Short-Range Dependency Effects on Transformer Instability and a Decomposed Attention Solution
Suvadeep Hajra
TL;DR
This work identifies training instability in transformer models as stemming from self-attention’s difficulty in modeling dense local dependencies, which leads to logit explosion in the pre-softmax layer. It introduces Long Short-attention (LS-attention), a decomposed attention mechanism that merges short-range local heads with a small number of long-range global heads, achieving improved training stability and inference efficiency. Empirical results on long-sequence language modeling show LS-attention reduces perplexity faster and with far less GPU time than two stabilization baselines, and provides substantial latency savings over state-of-the-art MHSA implementations on long sequences. The approach has practical implications for stable, scalable pretraining of autoregressive transformers on long inputs, with potential applicability to tasks requiring robust local and global dependency modeling.
Abstract
Transformer language models have driven significant progress across various fields, including natural language processing and computer vision. A central component of these models is the self-attention (SA) mechanism, which learns rich vector representations of tokens by modeling their relationships with others in a sequence.
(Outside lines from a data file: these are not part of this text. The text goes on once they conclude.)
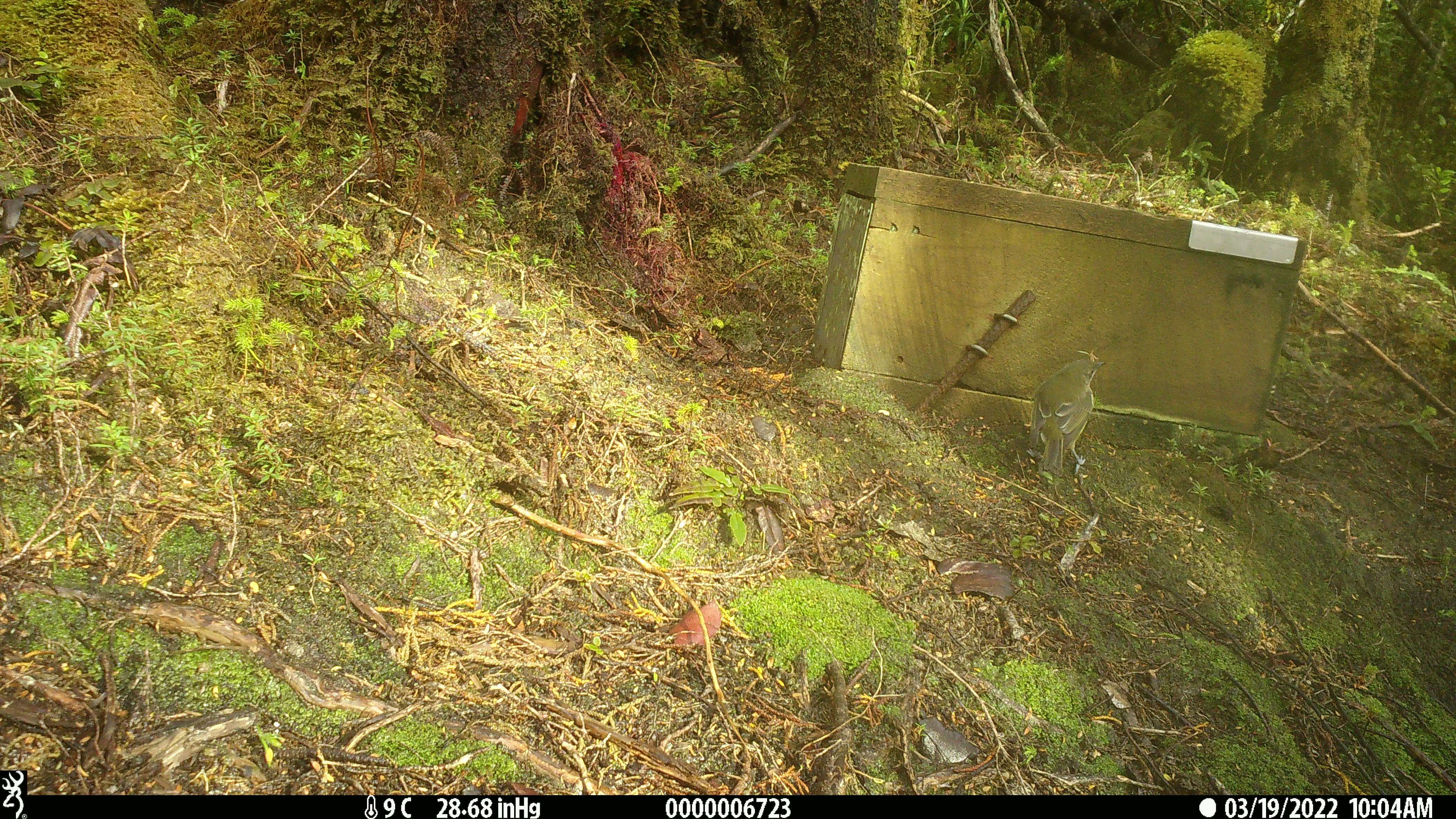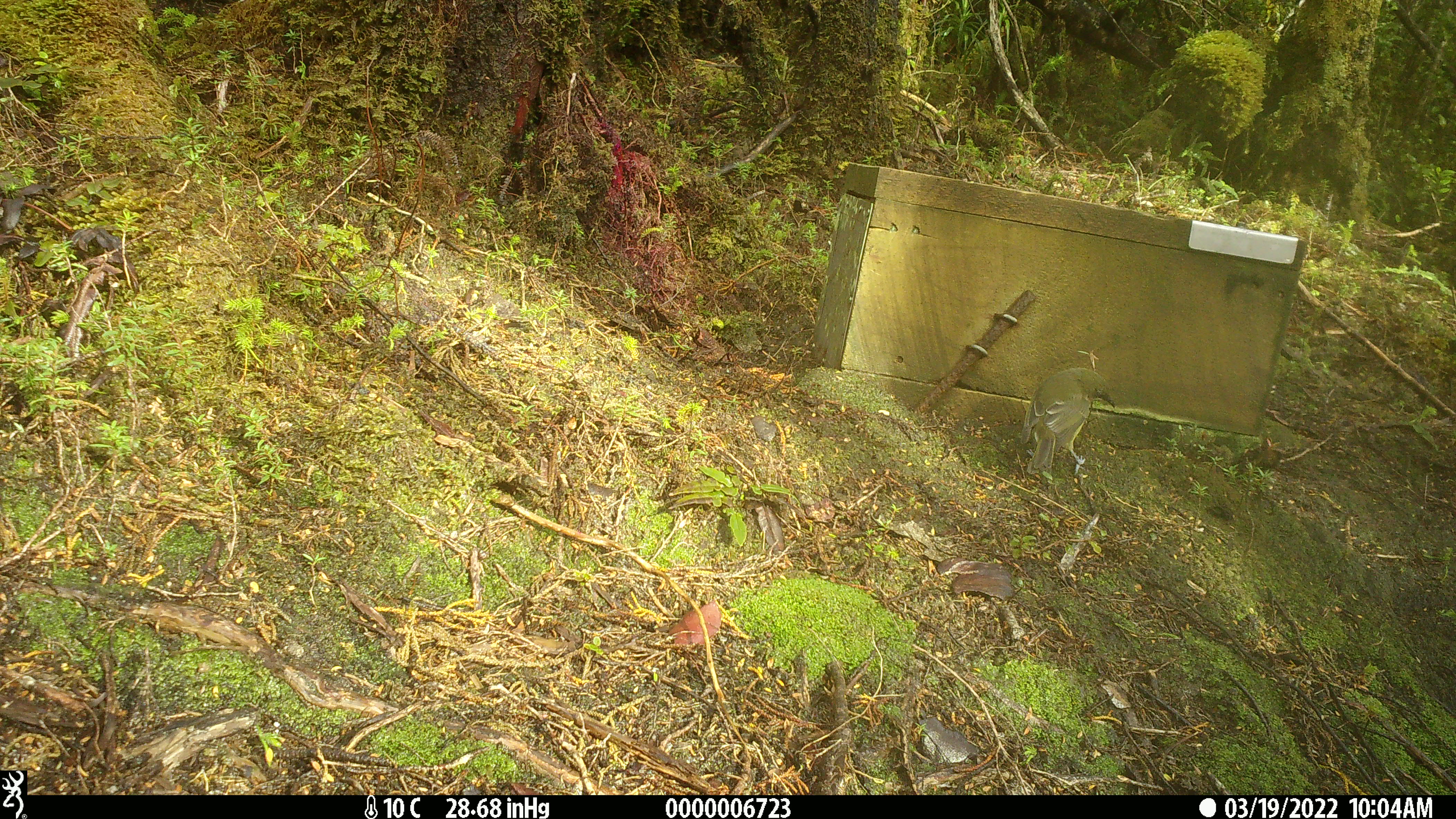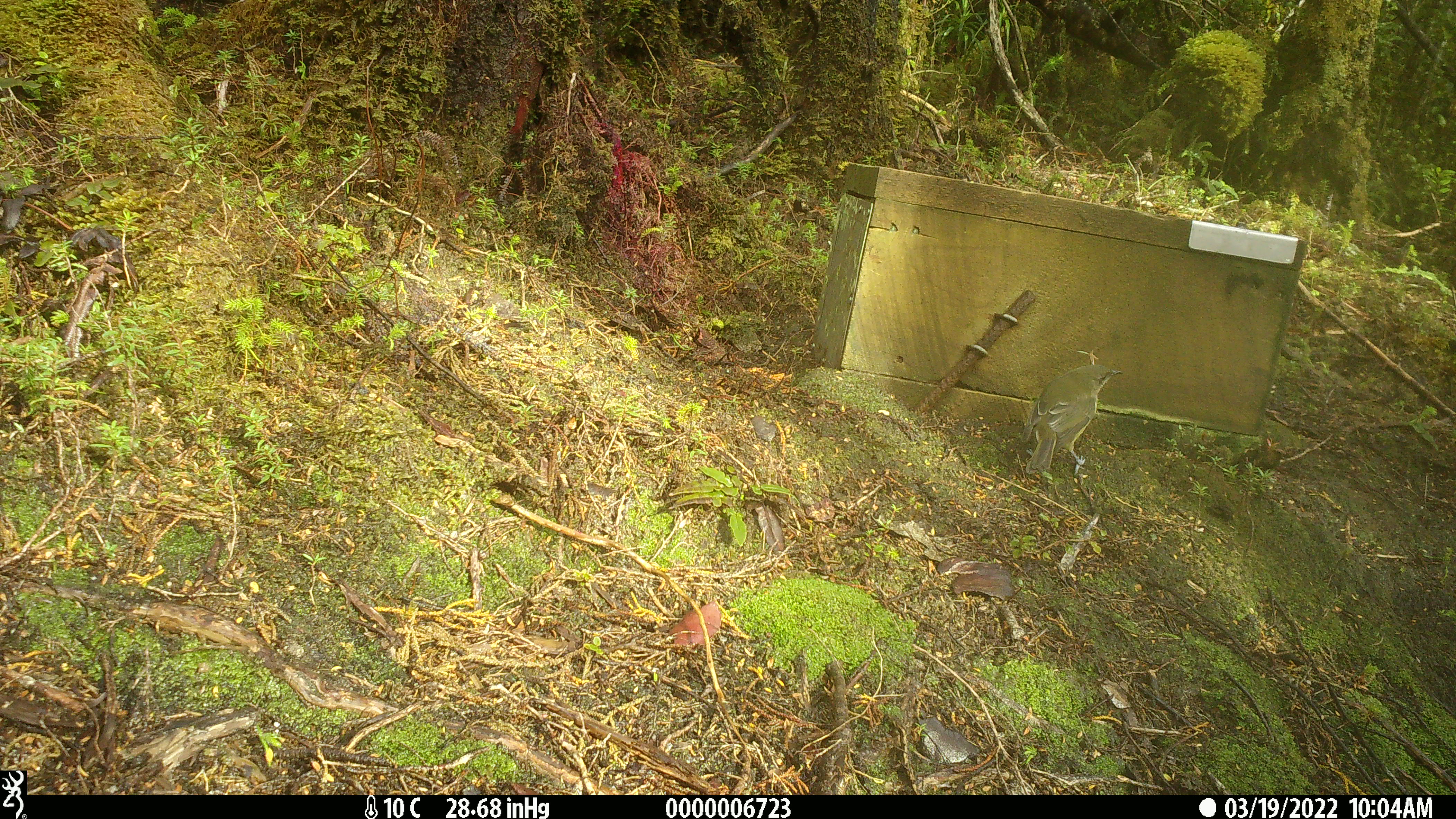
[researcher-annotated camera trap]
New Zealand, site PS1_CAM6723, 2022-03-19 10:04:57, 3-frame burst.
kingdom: Animalia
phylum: Chordata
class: Aves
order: Passeriformes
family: Meliphagidae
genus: Anthornis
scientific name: Anthornis melanura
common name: new zealand bellbird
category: bellbird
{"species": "bellbird (new zealand bellbird) (Anthornis melanura)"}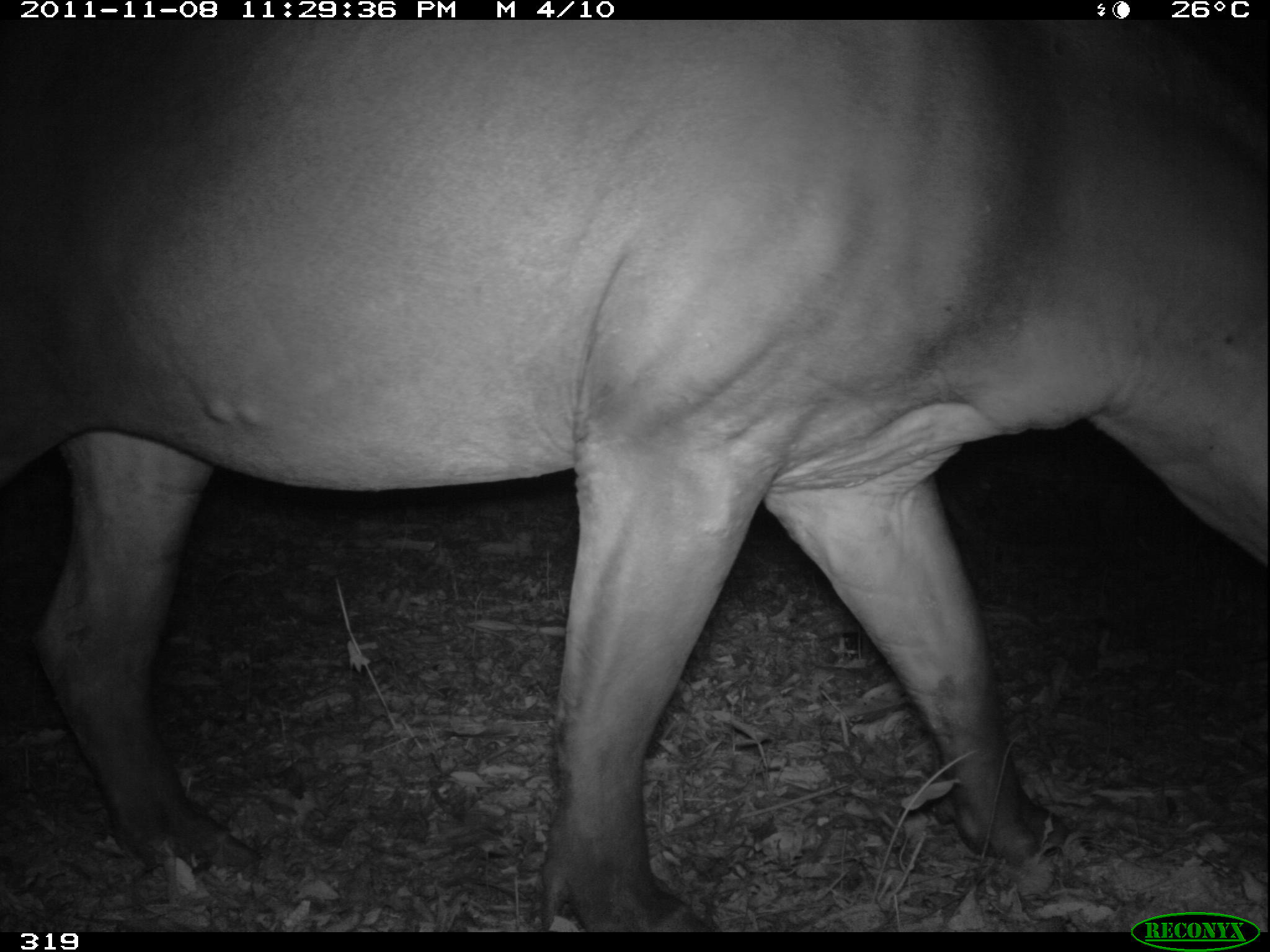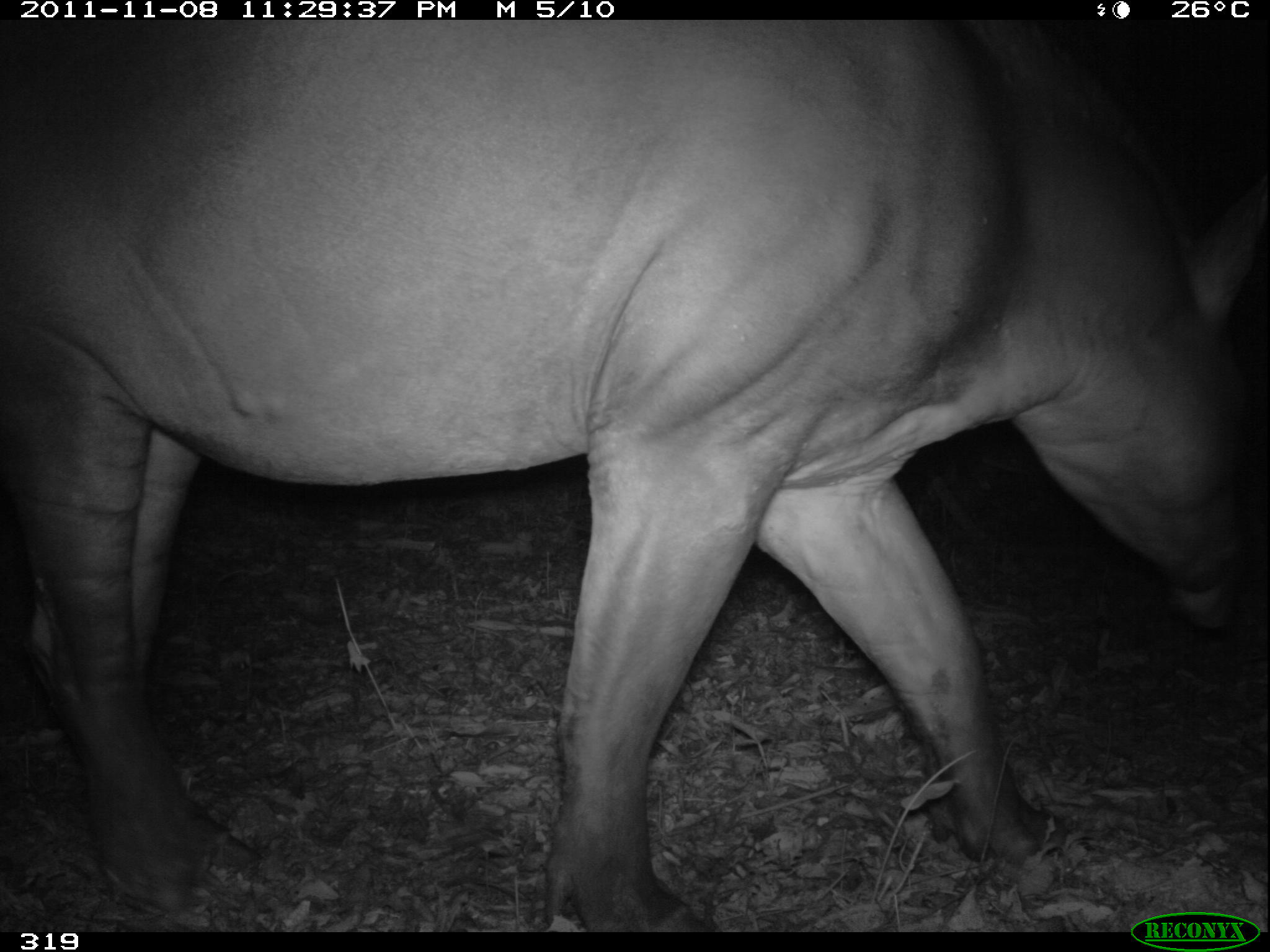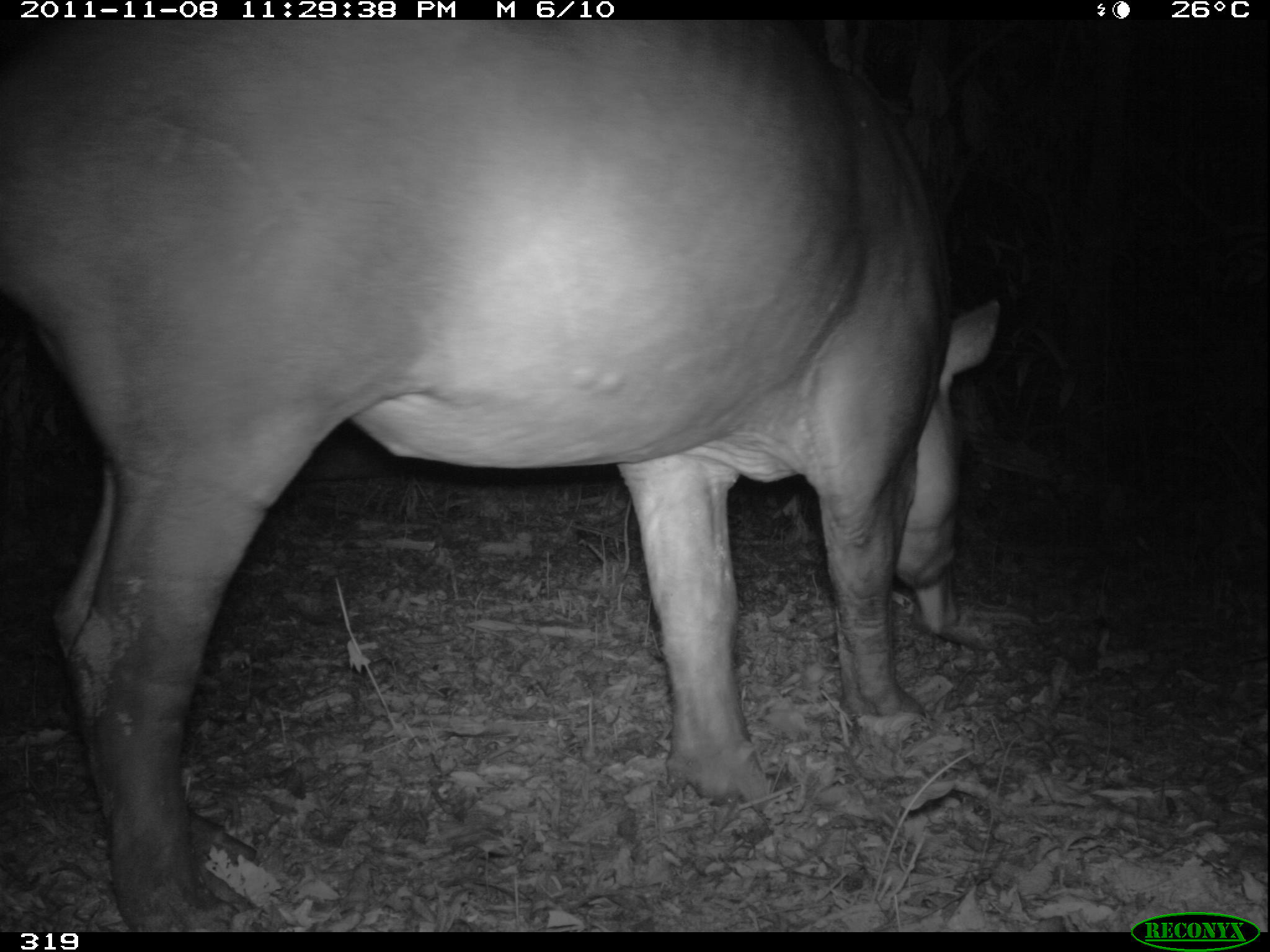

However, despite extensive research, transformers continue to suffer from training instability -- often manifesting as spikes or divergence in the training loss during a run. In this work, we identify one source of this instability: SA's limited ability to capture short-range dependencies, especially in tasks like language modeling, where almost every token heavily relies on its nearby neighbors. This limitation causes the pre-softmax logits of SA to grow rapidly, destabilizing training. To address this, we propose decomposing the SA into local (short-range) and global (long-range) attention heads. This decomposed attention, referred to as Long Short-attention (LS-attention), mitigates logit explosion and results in more stable training compared to an equivalent multi-head self-attention (MHSA). Empirical comparisons with two alternative training stabilization methods show that LS-attention reduces the validation perplexity to nearly 2/5 of that achieved by one method and reaches a similar perplexity as the other method using only 1/20 of the GPU hours. Additionally, our experiments demonstrate that LS-attention reduces inference latency by up to 36% compared to a state-of-the-art implementation of equivalent MHSA.